Optimizing DC Vaccination and Tumor Preconditioning Regimens to Improve Anti-Tumor Responses for Renal Cell Carcinoma

Jason Muhitch (Roswell Park Cancer Institute, Buffalo, NY)

Abstract: Compared to conventional cancer therapies, immune-based strategies have the potential to generate tumor-specific systemic protection long after patients have received treatment. This promise has been partly realized through advancements in immunotherapy for renal cell carcinoma (RCC) that have prolonged overall survival and improved objective response rates. However, most RCC patients still do not respond to treatment. Effective anti-tumor responses rely on dendritic cells (DC) activating tumor-specific T cells and intratumoral expression of antigens including tumor-associated antigens (TAA) for T cell-mediated tumor cell lysis. DC vaccination induces T cell-dependent immunity that can result in durable complete responses. However, preparation and efficacy of DC vaccination is hampered by interindividual, intraindividual and manufacturing variability. While DC-based therapeutic approaches have been used for more than fifteen years, the optimal starting material for DC maturation has yet to be determined. Our recent findings demonstrate that DC derived from the minor human non-classical monocyte subset have increased levels of costimulatory molecules and IL-12 production. Analysis of pretreatment samples from a completed DC clinical trial for RCC (NCT00085436) revealed circulating non-classical monocytes are increased more than two-fold in long-term survivors (> 100 months). Improvements to DC vaccination and T cell activation do not resolve tumor-intrinsic barriers to anti-tumor immunity, including limited TAA expression. Radiation, which is a long-standing approved treatment for a broad range of tumors, has the potential to overcome this impediment by releasing pro-inflammatory mediators and upregulating TAA. Our laboratory has recently determined that a single treatment of high-dose radiation delivered by stereotactic body radiation therapy (15 Gy) can increase TAA expression in RCC patient tumors in a first-of-its-kind completed pilot trial (NCT01892930). Collectively, these studies provide strategies to overcome obstacles that limit both DC activation of tumor-specific T cells and expression of TAA for the treatment of RCC patients.

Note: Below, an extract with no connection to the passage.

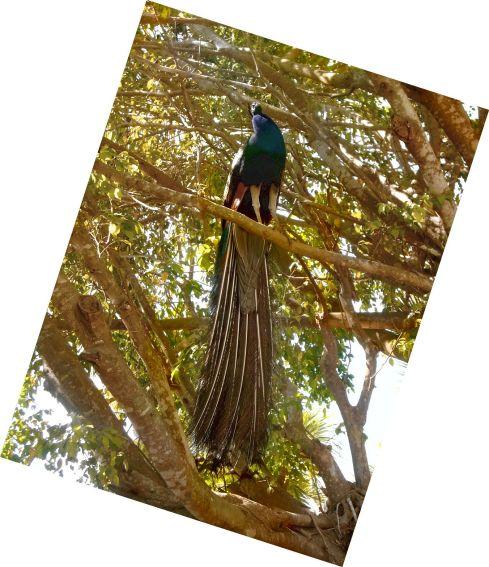 Punta Cana peacock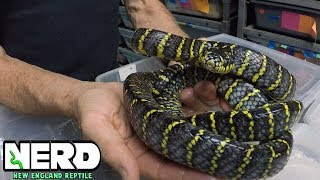 BIG CLUTCH - BLUE MANGROVE SNAKES! CHECK THEM OUT!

Research was supported by the NCATS of the NIH under award number UL1TR001412 to University at Buffalo. Work also supported by NCI P30CA016056 involving the use of Roswell Park Cancer Institute’s Flow and Image Cytometry as well as Biostatistics Shared Resources. Research funding also provided by the Sklarow Foundation, Elsa Kreiner Memorial Fund, Fraternal Order of Eagles, and RPCI Friends of Urology.

ImmunoPET Imaging for Evaluation of Functional Tumor Immunotherapy

Heather Gibson (Wayne State University, Detroit, MI)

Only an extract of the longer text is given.